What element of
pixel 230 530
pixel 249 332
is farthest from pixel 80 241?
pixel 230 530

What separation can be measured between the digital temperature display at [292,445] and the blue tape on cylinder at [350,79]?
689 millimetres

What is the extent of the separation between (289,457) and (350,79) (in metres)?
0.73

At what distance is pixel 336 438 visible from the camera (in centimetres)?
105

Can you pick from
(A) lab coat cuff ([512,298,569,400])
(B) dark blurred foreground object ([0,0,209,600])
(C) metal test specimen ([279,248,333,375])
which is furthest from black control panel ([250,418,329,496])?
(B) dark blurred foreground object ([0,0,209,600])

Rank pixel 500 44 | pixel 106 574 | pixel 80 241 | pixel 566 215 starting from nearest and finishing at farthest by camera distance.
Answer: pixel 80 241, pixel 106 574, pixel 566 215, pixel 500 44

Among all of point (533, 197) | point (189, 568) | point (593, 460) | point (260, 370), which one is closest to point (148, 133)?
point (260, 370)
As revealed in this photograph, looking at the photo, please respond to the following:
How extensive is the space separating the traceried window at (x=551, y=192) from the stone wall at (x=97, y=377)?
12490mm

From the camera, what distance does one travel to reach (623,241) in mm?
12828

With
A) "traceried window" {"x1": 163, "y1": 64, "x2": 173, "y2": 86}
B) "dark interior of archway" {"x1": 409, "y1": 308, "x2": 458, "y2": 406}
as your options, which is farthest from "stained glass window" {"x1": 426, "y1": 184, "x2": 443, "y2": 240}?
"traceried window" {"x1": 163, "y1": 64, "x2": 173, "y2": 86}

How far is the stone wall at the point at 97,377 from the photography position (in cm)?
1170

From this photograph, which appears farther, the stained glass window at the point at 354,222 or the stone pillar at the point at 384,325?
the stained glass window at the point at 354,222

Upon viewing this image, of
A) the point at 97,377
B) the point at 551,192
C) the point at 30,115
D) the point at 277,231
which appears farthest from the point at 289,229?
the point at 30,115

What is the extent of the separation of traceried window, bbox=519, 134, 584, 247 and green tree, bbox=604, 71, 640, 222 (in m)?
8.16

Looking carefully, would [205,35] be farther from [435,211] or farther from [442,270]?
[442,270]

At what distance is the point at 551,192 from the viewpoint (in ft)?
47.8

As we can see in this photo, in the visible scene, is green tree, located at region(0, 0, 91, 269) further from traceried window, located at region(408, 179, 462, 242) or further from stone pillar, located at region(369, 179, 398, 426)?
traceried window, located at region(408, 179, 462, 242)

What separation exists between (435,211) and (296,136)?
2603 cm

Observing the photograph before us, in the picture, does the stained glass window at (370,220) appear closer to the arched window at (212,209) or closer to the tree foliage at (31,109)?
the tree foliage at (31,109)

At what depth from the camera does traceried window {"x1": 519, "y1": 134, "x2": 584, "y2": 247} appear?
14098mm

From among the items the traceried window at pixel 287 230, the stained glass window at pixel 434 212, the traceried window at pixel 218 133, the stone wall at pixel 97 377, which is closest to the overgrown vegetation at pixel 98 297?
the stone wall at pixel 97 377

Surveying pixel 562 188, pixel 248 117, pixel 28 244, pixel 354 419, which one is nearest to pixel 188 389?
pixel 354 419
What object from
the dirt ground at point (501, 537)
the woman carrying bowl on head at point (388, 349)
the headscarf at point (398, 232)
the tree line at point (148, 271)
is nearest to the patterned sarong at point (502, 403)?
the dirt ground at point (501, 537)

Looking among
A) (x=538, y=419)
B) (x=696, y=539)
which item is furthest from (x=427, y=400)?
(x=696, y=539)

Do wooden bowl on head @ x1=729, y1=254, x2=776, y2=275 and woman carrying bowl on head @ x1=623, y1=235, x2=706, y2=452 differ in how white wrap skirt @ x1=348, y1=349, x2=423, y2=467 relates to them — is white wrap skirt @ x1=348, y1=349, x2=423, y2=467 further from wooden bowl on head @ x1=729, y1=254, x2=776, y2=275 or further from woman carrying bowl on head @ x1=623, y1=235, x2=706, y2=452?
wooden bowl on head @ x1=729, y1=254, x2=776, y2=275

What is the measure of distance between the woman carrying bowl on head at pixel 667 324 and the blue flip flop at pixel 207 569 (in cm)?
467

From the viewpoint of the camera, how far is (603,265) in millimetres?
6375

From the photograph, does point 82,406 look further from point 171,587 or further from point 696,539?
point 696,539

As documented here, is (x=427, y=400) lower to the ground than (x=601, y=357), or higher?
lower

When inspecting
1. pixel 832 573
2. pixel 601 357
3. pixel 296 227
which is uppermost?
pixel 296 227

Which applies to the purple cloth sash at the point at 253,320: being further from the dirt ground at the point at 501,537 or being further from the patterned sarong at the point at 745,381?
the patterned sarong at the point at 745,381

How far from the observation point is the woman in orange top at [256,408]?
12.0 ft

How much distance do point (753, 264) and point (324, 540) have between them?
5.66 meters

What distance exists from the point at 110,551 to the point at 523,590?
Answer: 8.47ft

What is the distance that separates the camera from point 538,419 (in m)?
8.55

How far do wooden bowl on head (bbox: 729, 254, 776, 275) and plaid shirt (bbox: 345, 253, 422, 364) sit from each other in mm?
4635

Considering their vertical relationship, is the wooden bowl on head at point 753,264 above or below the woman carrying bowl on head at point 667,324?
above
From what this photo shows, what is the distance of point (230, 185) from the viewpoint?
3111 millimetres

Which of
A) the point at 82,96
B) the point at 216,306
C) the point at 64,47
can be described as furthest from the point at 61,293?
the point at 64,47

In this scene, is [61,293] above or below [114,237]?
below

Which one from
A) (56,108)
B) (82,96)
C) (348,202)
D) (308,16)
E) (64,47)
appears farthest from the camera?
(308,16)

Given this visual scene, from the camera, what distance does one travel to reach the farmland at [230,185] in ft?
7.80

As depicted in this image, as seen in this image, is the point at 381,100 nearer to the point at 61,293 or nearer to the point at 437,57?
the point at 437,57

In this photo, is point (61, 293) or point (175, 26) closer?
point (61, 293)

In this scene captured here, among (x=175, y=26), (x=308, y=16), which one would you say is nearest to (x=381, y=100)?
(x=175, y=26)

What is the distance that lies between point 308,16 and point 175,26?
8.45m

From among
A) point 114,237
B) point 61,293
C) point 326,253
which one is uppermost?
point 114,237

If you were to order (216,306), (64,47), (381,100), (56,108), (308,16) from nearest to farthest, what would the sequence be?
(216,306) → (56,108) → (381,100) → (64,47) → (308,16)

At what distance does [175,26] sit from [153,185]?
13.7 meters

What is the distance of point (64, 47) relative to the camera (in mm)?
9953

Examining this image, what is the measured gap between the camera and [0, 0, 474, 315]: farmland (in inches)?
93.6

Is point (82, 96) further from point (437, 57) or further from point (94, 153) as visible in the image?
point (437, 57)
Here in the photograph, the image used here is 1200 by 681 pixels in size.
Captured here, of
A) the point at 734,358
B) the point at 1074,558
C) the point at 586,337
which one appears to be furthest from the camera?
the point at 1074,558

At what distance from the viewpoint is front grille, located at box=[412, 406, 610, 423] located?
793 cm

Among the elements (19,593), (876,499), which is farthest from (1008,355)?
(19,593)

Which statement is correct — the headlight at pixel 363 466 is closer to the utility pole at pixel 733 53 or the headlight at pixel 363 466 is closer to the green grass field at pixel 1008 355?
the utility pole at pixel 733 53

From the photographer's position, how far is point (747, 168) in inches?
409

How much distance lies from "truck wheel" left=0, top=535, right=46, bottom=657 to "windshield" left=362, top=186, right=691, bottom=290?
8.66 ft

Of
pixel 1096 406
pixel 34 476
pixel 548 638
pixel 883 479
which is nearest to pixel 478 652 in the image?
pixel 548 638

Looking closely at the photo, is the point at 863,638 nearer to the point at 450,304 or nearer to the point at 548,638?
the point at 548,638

^^^^

GOAL OF THE EXERCISE:
Copy the data above word for word, from the first line to the last.

THE RESPONSE:
What element of
pixel 230 530
pixel 249 332
is farthest from pixel 80 241?
pixel 230 530

What separation can be measured between the digital temperature display at [292,445] and the blue tape on cylinder at [350,79]?
689 millimetres

What is the extent of the separation between (289,457) and (350,79) (in metres)?
0.73

At what distance is pixel 336 438 visible from the camera (in centimetres)?
105

Can you pick from
(A) lab coat cuff ([512,298,569,400])
(B) dark blurred foreground object ([0,0,209,600])
(C) metal test specimen ([279,248,333,375])
which is furthest from black control panel ([250,418,329,496])?
(B) dark blurred foreground object ([0,0,209,600])

Rank pixel 500 44 | pixel 106 574 | pixel 80 241 | pixel 566 215 starting from nearest and finishing at farthest by camera distance.
Answer: pixel 80 241, pixel 106 574, pixel 566 215, pixel 500 44

Among all of point (533, 197) | point (189, 568) | point (593, 460) | point (260, 370), which one is closest to point (148, 133)?
point (260, 370)
As revealed in this photograph, looking at the photo, please respond to the following:
How extensive is the space separating the traceried window at (x=551, y=192) from the stone wall at (x=97, y=377)?
12490mm

From the camera, what distance does one travel to reach (623,241) in mm?
12828

With
A) "traceried window" {"x1": 163, "y1": 64, "x2": 173, "y2": 86}
B) "dark interior of archway" {"x1": 409, "y1": 308, "x2": 458, "y2": 406}
as your options, which is farthest from "stained glass window" {"x1": 426, "y1": 184, "x2": 443, "y2": 240}?
"traceried window" {"x1": 163, "y1": 64, "x2": 173, "y2": 86}

How far is the stone wall at the point at 97,377 from the photography position (in cm)?
1170

From this photograph, which appears farther, the stained glass window at the point at 354,222 or the stone pillar at the point at 384,325?
the stained glass window at the point at 354,222

Upon viewing this image, of
A) the point at 97,377
B) the point at 551,192
C) the point at 30,115
D) the point at 277,231
which appears farthest from the point at 289,229?
the point at 30,115

What is the extent of the separation of traceried window, bbox=519, 134, 584, 247 and green tree, bbox=604, 71, 640, 222 (in m)?
8.16

Looking carefully, would [205,35] be farther from [435,211] or farther from [442,270]?
[442,270]

At what distance is the point at 551,192 from the viewpoint (in ft)?
47.8

As we can see in this photo, in the visible scene, is green tree, located at region(0, 0, 91, 269) further from traceried window, located at region(408, 179, 462, 242) or further from stone pillar, located at region(369, 179, 398, 426)?
traceried window, located at region(408, 179, 462, 242)

What separation exists between (435,211) and (296,136)?
2603 cm

Observing the photograph before us, in the picture, does the stained glass window at (370,220) appear closer to the arched window at (212,209) or closer to the tree foliage at (31,109)?
the tree foliage at (31,109)

At what depth from the camera does traceried window {"x1": 519, "y1": 134, "x2": 584, "y2": 247} appear?
14098mm

From among the items the traceried window at pixel 287 230, the stained glass window at pixel 434 212, the traceried window at pixel 218 133, the stone wall at pixel 97 377, which is closest to the overgrown vegetation at pixel 98 297?
the stone wall at pixel 97 377

Surveying pixel 562 188, pixel 248 117, pixel 28 244, pixel 354 419, which one is nearest to pixel 188 389?
pixel 354 419
What object from
the dirt ground at point (501, 537)
the woman carrying bowl on head at point (388, 349)
the headscarf at point (398, 232)
the tree line at point (148, 271)
is nearest to the patterned sarong at point (502, 403)?
the dirt ground at point (501, 537)

Looking among
A) (x=538, y=419)
B) (x=696, y=539)
which item is furthest from (x=427, y=400)?
(x=696, y=539)

Do wooden bowl on head @ x1=729, y1=254, x2=776, y2=275 and woman carrying bowl on head @ x1=623, y1=235, x2=706, y2=452 differ in how white wrap skirt @ x1=348, y1=349, x2=423, y2=467 relates to them — is white wrap skirt @ x1=348, y1=349, x2=423, y2=467 further from wooden bowl on head @ x1=729, y1=254, x2=776, y2=275 or further from woman carrying bowl on head @ x1=623, y1=235, x2=706, y2=452?
wooden bowl on head @ x1=729, y1=254, x2=776, y2=275

What is the measure of distance between the woman carrying bowl on head at pixel 667 324 and the blue flip flop at pixel 207 569 (in cm)?
467

From the viewpoint of the camera, how far is (603,265) in millimetres?
6375

From the photograph, does point 82,406 look further from point 171,587 or further from point 696,539?
point 696,539

As documented here, is (x=427, y=400) lower to the ground than (x=601, y=357), or higher?
lower

When inspecting
1. pixel 832 573
2. pixel 601 357
3. pixel 296 227
which is uppermost?
pixel 296 227

Which applies to the purple cloth sash at the point at 253,320: being further from the dirt ground at the point at 501,537 or being further from the patterned sarong at the point at 745,381?
the patterned sarong at the point at 745,381

How far from the observation point is the woman in orange top at [256,408]?
12.0 ft

How much distance do point (753, 264) and point (324, 540) have between them?
5.66 meters

What distance exists from the point at 110,551 to the point at 523,590?
Answer: 8.47ft

What is the distance that separates the camera from point 538,419 (in m)?
8.55

How far do wooden bowl on head (bbox: 729, 254, 776, 275) and plaid shirt (bbox: 345, 253, 422, 364) sit from each other in mm?
4635

Considering their vertical relationship, is the wooden bowl on head at point 753,264 above or below the woman carrying bowl on head at point 667,324?
above
From what this photo shows, what is the distance of point (230, 185) from the viewpoint?
3111 millimetres

Which of
A) the point at 82,96
B) the point at 216,306
C) the point at 64,47
can be described as furthest from the point at 61,293?
the point at 64,47

In this scene, is [61,293] above or below [114,237]?
below

Which one from
A) (56,108)
B) (82,96)
C) (348,202)
D) (308,16)
E) (64,47)
appears farthest from the camera?
(308,16)

Given this visual scene, from the camera, what distance does one travel to reach the farmland at [230,185] in ft?
7.80

As depicted in this image, as seen in this image, is the point at 381,100 nearer to the point at 61,293 or nearer to the point at 437,57?
the point at 437,57

In this photo, is point (61, 293) or point (175, 26) closer?
point (61, 293)

In this scene captured here, among (x=175, y=26), (x=308, y=16), which one would you say is nearest to (x=381, y=100)?
(x=175, y=26)

What is the distance that lies between point 308,16 and point 175,26?
8.45m

From among
A) point 114,237
B) point 61,293
C) point 326,253
which one is uppermost?
point 114,237

If you were to order (216,306), (64,47), (381,100), (56,108), (308,16) from nearest to farthest, what would the sequence be?
(216,306) → (56,108) → (381,100) → (64,47) → (308,16)

At what distance does [175,26] sit from [153,185]?
13.7 meters

What is the distance of point (64, 47) relative to the camera (in mm)?
9953

Examining this image, what is the measured gap between the camera and [0, 0, 474, 315]: farmland (in inches)?
93.6

Is point (82, 96) further from point (437, 57) or further from point (94, 153) as visible in the image?
point (437, 57)
Here in the photograph, the image used here is 1200 by 681 pixels in size.
Captured here, of
A) the point at 734,358
B) the point at 1074,558
C) the point at 586,337
which one appears to be furthest from the camera?
the point at 1074,558

At what distance from the viewpoint is front grille, located at box=[412, 406, 610, 423] located?
793 cm

Among the elements (19,593), (876,499), which is farthest from (1008,355)?
(19,593)

Which statement is correct — the headlight at pixel 363 466 is closer to the utility pole at pixel 733 53 or the headlight at pixel 363 466 is closer to the green grass field at pixel 1008 355?
the utility pole at pixel 733 53

From the photographer's position, how far is point (747, 168) in inches?
409

How much distance lies from "truck wheel" left=0, top=535, right=46, bottom=657 to "windshield" left=362, top=186, right=691, bottom=290?
8.66 ft

Of
pixel 1096 406
pixel 34 476
pixel 548 638
pixel 883 479
which is nearest to pixel 478 652 in the image?
pixel 548 638

Looking closely at the photo, is the point at 863,638 nearer to the point at 450,304 or nearer to the point at 548,638?
the point at 548,638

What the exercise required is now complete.